Текст для чтения →

В начале июня 1919 годы я уехал из Ессентуков. Мне это наконец удалось, к этому времени там всё успокоилось, и жизнь понемногу приходила в порядок; но я этому спокойствию не доверял. Пора было ехать за границу. Сначала я отправился в Ростов, затем в Екатеринодар и Новороссийск, оттуда вернулся в Екатеринодар, бывший тогда столицей России. Там я встретил несколько человек из нашей компании, которые уехали из Ессентуков раньше меня, а также несколько друзей и знакомых из Петербурга.
В моей памяти сохранилась одна из первых моих бесед. Мы говорили о системе Гурджиева, о работе над собой, и петербургский друг спросил меня, могу ли я указать какие-либо практические результаты этой работы.
Припомнив всё, что я пережил в течение предыдущего года, особенно после отъезда Гурджиева, я сказал, что приобрёл некую странную уверенность, которую невозможно выразить одним словом, но которую я попробую описать.

Выдержки из данных →
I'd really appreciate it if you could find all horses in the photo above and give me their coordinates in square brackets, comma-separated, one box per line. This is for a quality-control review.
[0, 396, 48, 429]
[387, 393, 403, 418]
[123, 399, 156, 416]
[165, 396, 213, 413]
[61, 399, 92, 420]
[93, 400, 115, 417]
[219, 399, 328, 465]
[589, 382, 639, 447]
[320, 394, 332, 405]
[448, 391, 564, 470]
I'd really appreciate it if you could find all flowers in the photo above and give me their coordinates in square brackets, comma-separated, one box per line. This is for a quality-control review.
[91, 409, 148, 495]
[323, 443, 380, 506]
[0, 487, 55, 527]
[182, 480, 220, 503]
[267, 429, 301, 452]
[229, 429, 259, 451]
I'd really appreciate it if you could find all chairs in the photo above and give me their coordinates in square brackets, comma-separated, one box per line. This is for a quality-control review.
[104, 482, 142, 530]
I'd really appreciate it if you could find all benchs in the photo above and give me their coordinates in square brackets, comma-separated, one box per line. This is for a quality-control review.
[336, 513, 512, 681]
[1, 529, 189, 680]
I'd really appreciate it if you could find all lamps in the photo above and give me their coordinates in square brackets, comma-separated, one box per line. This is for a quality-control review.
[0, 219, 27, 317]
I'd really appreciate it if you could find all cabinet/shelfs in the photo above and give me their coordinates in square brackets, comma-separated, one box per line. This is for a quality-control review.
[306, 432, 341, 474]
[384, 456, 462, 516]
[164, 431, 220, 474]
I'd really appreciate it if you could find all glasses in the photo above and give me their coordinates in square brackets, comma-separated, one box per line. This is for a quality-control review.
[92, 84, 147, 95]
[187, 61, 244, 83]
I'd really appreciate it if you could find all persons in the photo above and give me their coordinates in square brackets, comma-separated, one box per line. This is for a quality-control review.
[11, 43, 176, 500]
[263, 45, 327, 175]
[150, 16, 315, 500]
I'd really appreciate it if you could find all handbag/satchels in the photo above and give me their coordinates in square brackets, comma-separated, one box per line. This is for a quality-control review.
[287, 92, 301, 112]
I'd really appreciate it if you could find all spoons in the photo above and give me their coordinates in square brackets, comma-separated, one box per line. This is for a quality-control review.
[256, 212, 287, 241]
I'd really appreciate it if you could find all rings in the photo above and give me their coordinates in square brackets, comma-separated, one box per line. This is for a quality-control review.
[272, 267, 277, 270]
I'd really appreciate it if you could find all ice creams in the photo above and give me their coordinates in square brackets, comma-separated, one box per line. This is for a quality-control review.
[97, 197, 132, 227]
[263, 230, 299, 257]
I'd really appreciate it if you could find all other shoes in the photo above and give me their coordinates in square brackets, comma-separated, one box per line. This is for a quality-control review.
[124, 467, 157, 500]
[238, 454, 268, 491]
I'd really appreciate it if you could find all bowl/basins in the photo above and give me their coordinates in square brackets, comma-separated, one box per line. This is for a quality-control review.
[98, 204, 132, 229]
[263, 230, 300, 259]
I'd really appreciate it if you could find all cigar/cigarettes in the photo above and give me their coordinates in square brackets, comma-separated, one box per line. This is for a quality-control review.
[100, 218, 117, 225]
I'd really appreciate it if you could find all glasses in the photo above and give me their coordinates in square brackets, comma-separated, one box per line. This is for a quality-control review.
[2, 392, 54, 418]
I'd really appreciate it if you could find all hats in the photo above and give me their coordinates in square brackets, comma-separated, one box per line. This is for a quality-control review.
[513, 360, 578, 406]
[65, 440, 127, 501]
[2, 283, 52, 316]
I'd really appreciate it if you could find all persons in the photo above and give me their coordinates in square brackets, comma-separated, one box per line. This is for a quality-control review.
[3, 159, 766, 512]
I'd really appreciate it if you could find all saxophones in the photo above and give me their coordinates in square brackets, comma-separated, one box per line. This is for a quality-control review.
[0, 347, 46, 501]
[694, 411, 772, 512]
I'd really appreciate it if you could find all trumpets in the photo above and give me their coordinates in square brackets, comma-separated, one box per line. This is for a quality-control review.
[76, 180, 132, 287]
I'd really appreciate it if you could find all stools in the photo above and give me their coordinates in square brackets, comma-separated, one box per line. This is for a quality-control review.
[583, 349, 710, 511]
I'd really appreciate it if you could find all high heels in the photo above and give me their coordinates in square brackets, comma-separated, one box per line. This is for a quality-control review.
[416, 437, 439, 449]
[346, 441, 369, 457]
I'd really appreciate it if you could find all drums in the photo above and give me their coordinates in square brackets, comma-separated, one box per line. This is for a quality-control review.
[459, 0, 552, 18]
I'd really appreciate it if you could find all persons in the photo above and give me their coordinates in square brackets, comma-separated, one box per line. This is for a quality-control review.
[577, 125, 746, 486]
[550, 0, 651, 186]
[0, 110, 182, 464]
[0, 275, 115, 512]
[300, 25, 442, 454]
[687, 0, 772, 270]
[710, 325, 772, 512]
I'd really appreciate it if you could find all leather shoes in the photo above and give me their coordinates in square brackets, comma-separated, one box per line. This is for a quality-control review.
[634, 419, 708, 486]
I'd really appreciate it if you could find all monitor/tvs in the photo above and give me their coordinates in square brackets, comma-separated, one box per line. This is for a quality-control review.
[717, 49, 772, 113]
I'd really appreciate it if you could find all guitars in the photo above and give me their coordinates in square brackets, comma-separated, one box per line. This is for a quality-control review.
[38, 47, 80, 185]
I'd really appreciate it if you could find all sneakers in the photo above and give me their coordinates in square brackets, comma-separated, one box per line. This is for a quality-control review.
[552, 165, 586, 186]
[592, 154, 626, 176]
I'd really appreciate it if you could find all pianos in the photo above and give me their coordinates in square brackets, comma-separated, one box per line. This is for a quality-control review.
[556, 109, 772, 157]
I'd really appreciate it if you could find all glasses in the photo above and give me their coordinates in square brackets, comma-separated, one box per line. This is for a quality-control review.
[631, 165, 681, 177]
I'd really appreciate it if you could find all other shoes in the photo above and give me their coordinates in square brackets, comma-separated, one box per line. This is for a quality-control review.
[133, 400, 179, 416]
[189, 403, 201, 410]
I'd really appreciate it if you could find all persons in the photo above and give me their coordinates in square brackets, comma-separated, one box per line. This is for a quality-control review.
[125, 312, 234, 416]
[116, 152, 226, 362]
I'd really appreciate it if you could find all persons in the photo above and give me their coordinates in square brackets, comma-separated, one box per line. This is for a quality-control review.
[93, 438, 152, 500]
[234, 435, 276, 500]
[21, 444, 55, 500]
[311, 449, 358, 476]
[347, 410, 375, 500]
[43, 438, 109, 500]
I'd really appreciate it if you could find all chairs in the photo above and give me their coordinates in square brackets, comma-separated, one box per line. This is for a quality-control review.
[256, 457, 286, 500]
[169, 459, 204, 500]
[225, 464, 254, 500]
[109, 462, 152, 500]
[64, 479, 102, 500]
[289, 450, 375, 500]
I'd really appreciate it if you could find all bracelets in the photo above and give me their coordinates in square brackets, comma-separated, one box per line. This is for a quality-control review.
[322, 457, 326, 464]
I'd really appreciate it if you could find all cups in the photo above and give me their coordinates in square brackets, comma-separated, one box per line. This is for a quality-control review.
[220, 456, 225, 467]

Что требуется →
Назовите город, который в отрывке о поездке из Ессентуков назван тогдашней столицей России.

Ответ ниже →
Екатеринодар.